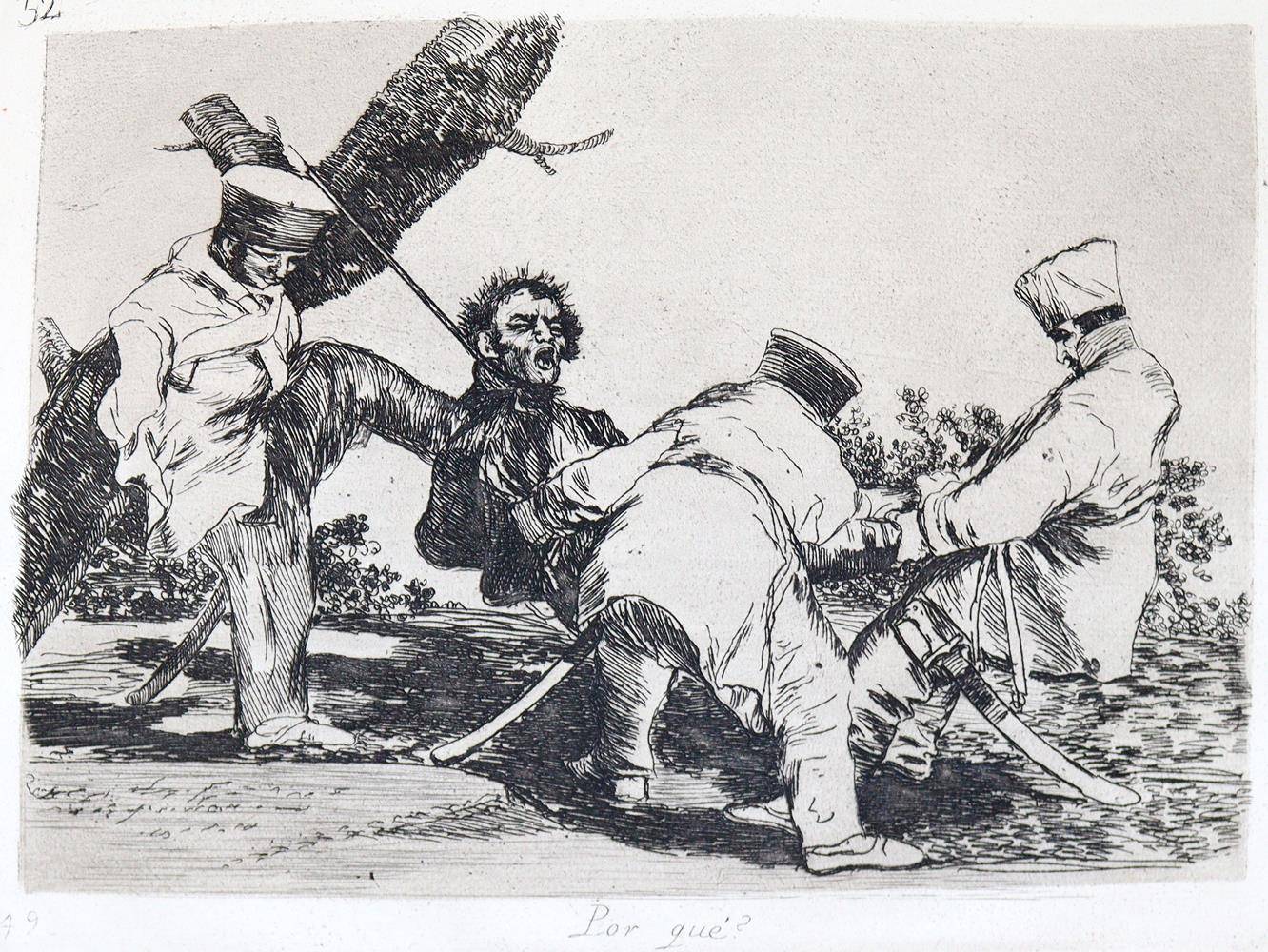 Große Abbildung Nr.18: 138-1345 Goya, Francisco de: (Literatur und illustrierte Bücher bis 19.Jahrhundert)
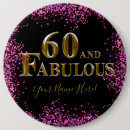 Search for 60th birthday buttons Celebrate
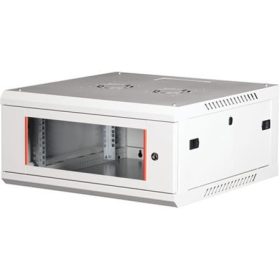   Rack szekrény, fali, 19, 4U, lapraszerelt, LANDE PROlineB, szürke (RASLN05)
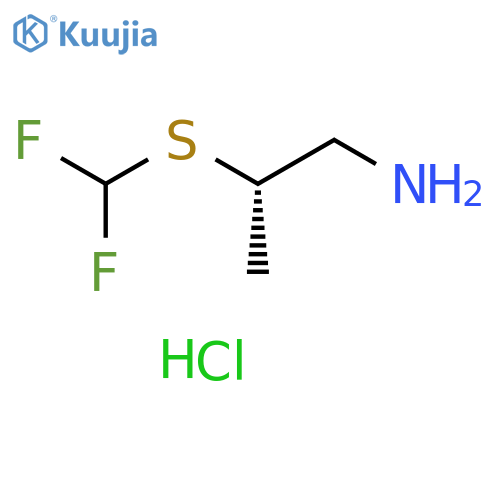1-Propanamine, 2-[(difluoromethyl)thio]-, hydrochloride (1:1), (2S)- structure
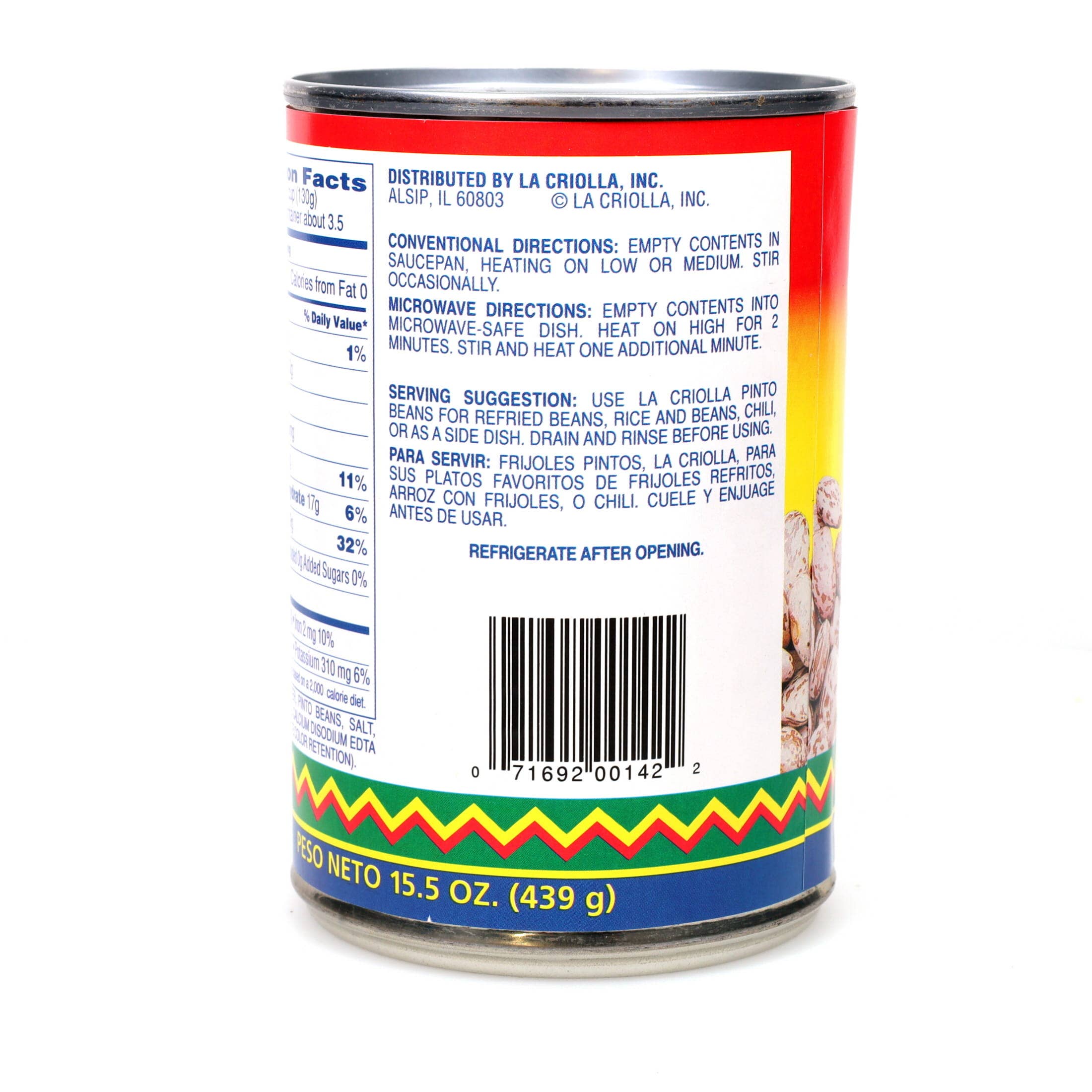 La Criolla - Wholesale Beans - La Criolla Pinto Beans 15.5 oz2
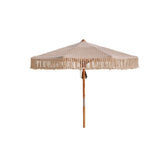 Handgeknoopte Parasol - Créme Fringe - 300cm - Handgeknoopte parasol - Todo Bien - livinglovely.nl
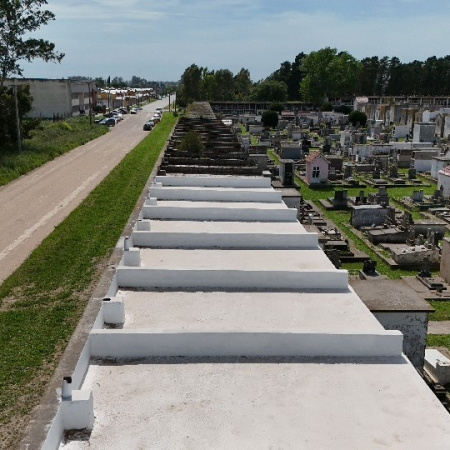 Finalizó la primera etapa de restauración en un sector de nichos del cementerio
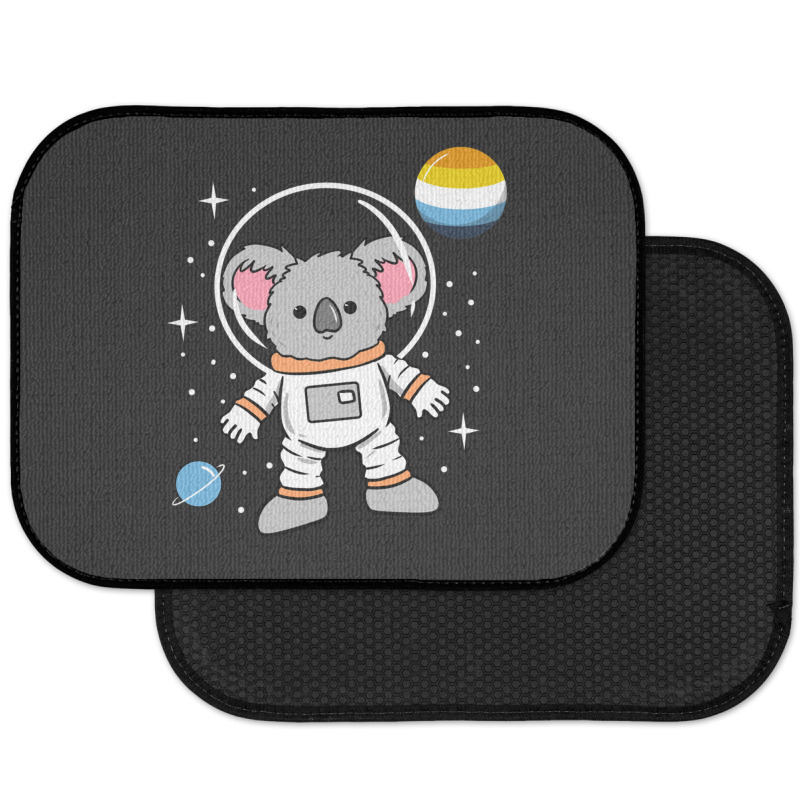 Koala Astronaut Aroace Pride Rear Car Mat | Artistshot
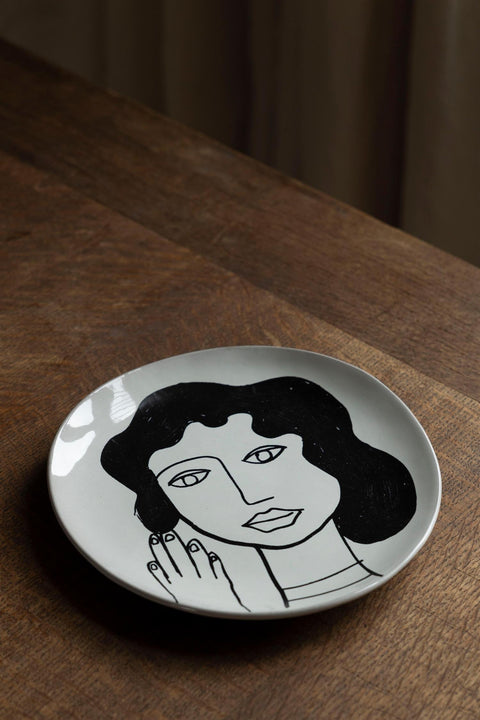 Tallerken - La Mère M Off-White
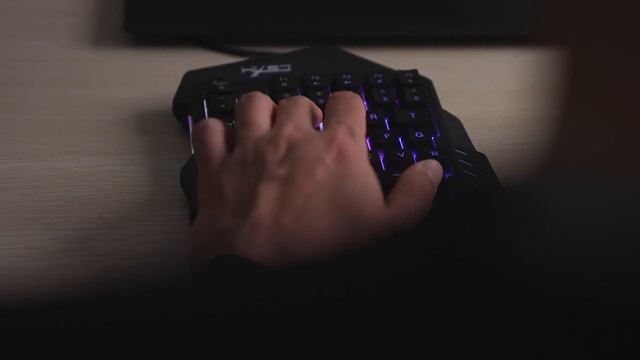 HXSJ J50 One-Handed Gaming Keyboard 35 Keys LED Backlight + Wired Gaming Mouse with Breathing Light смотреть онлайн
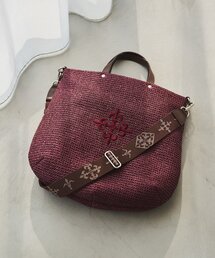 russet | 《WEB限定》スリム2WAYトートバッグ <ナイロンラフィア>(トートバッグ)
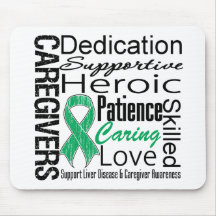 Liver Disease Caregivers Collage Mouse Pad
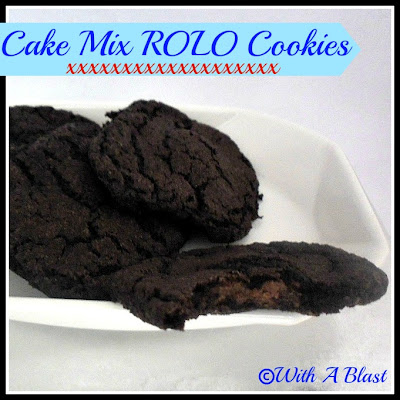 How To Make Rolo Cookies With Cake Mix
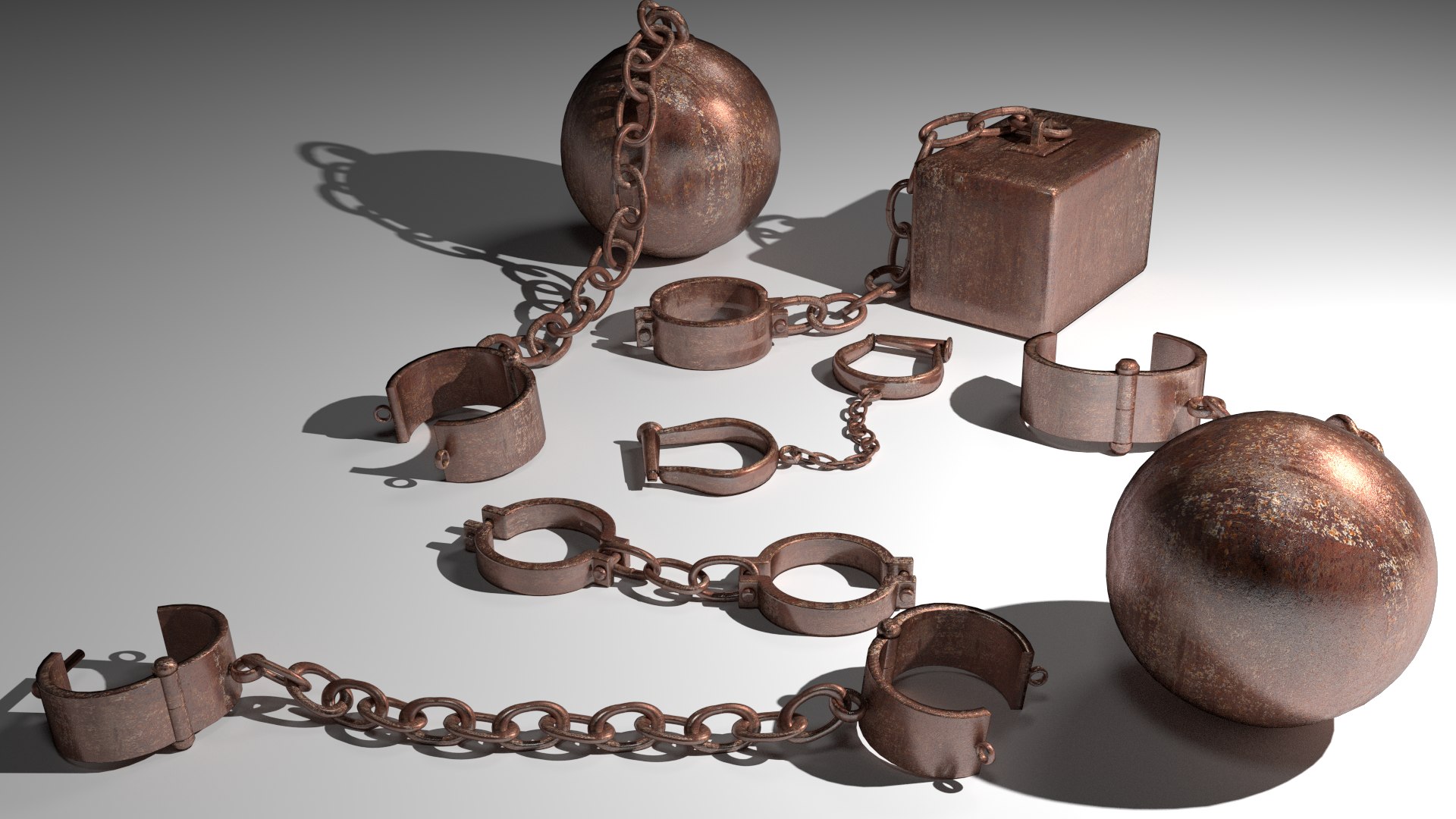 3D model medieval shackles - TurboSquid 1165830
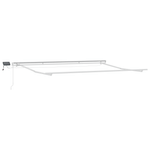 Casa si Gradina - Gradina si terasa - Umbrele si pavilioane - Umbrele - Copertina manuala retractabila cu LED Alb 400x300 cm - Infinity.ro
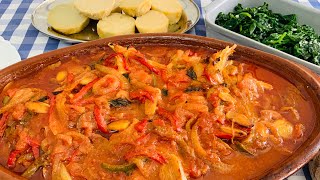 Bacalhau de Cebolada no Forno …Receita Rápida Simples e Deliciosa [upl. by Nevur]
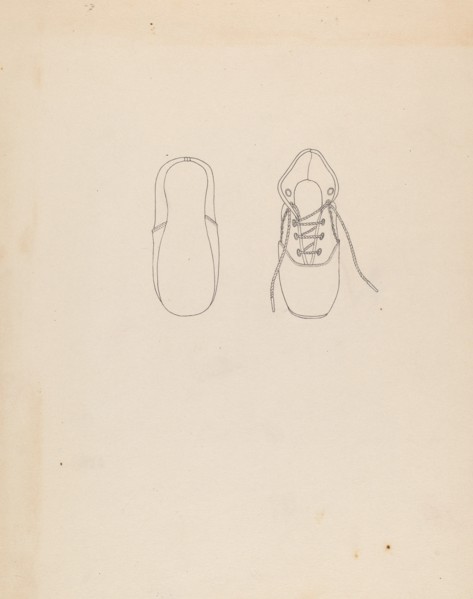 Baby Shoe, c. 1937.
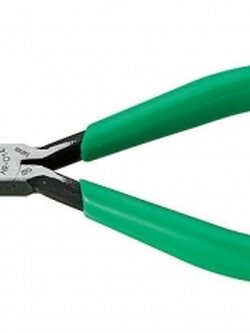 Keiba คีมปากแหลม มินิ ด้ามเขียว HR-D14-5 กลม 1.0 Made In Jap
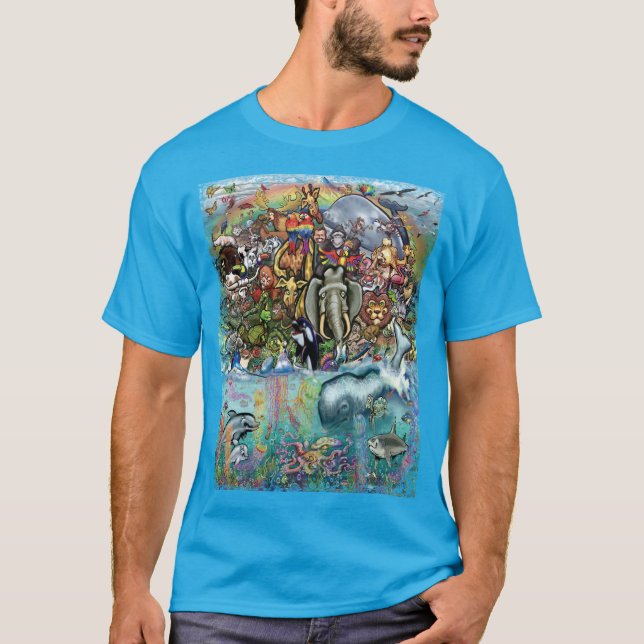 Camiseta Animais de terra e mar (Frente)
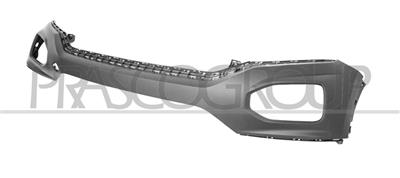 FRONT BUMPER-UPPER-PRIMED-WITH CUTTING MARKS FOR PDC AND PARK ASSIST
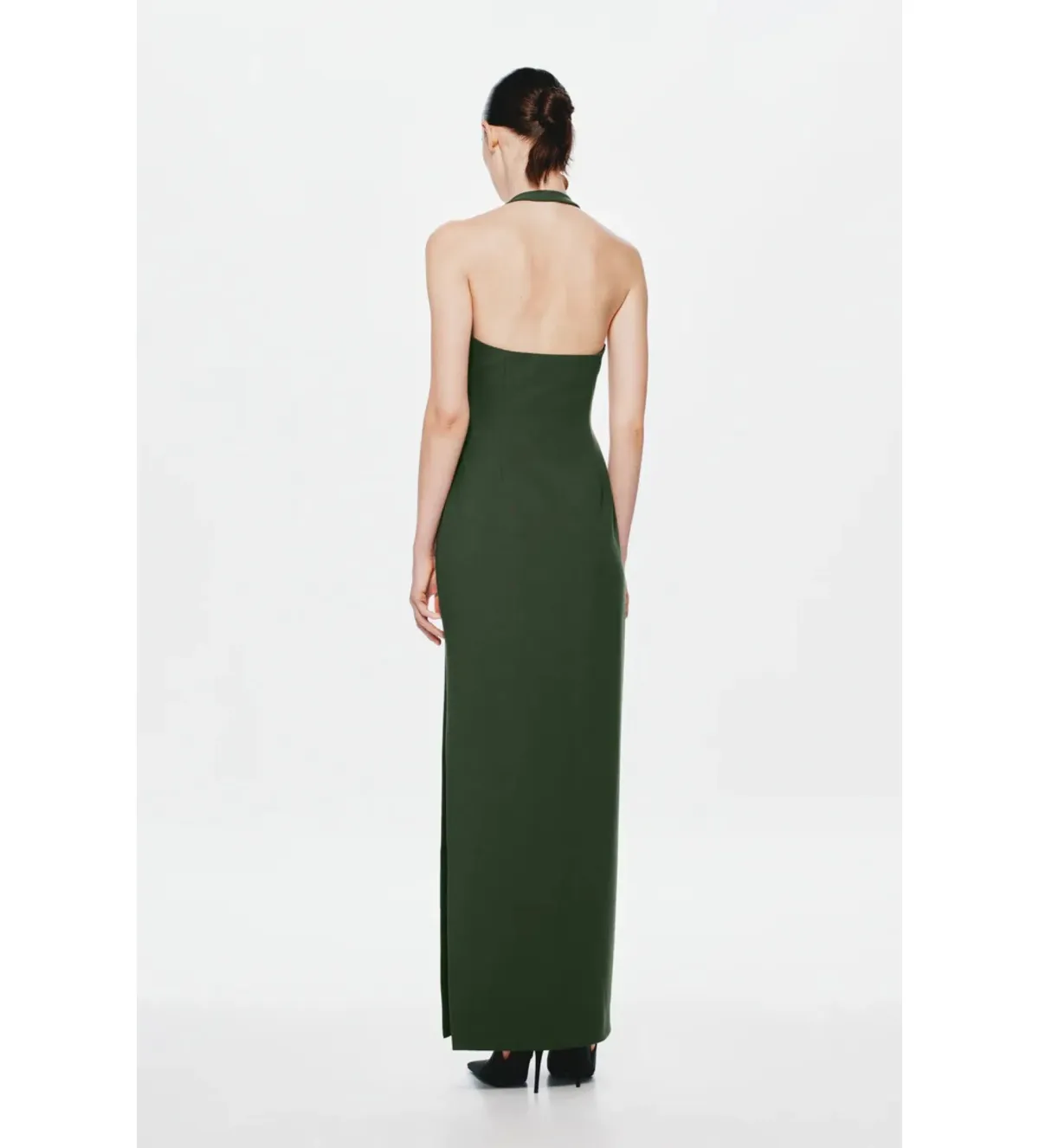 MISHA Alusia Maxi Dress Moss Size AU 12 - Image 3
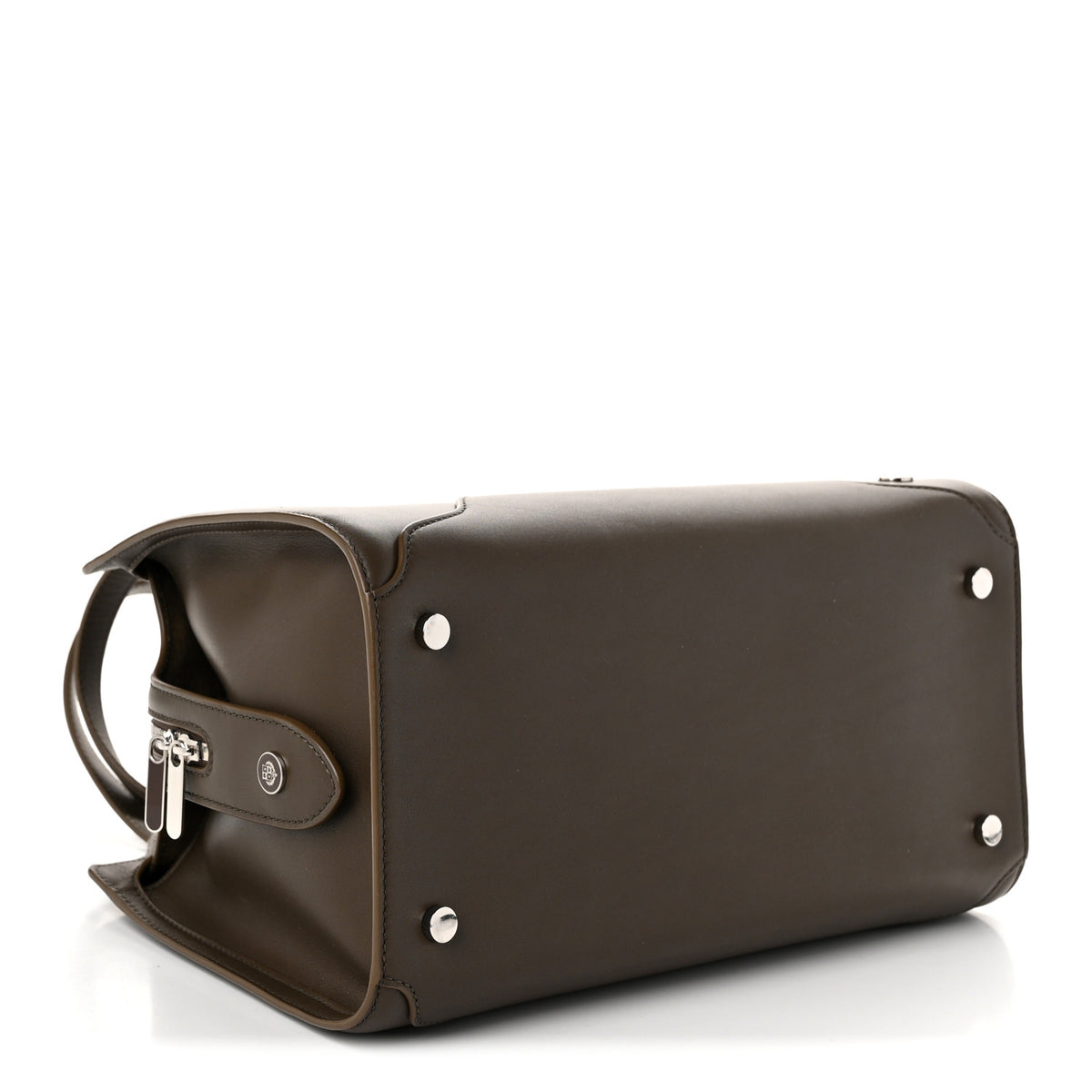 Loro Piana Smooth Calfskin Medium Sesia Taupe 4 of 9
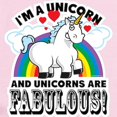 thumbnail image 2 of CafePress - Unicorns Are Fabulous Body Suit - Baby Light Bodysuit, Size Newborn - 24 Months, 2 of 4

### What is needed:
Copy everything from the first entry down to the one containing "Rack szekrény, fali, 19, 4U, lapraszerelt, LANDE", swapping "Celebrate" for "Honor" and leaving the rest untouched. Omit the pictures.

### Answer space:
 Große Abbildung Nr.18: 138-1345 Goya, Francisco de: (Literatur und illustrierte Bücher bis 19.Jahrhundert)
 Search for 60th birthday buttons Honor
   Rack szekrény, fali, 19, 4U, lapraszerelt, LANDE PROlineB, szürke (RASLN05)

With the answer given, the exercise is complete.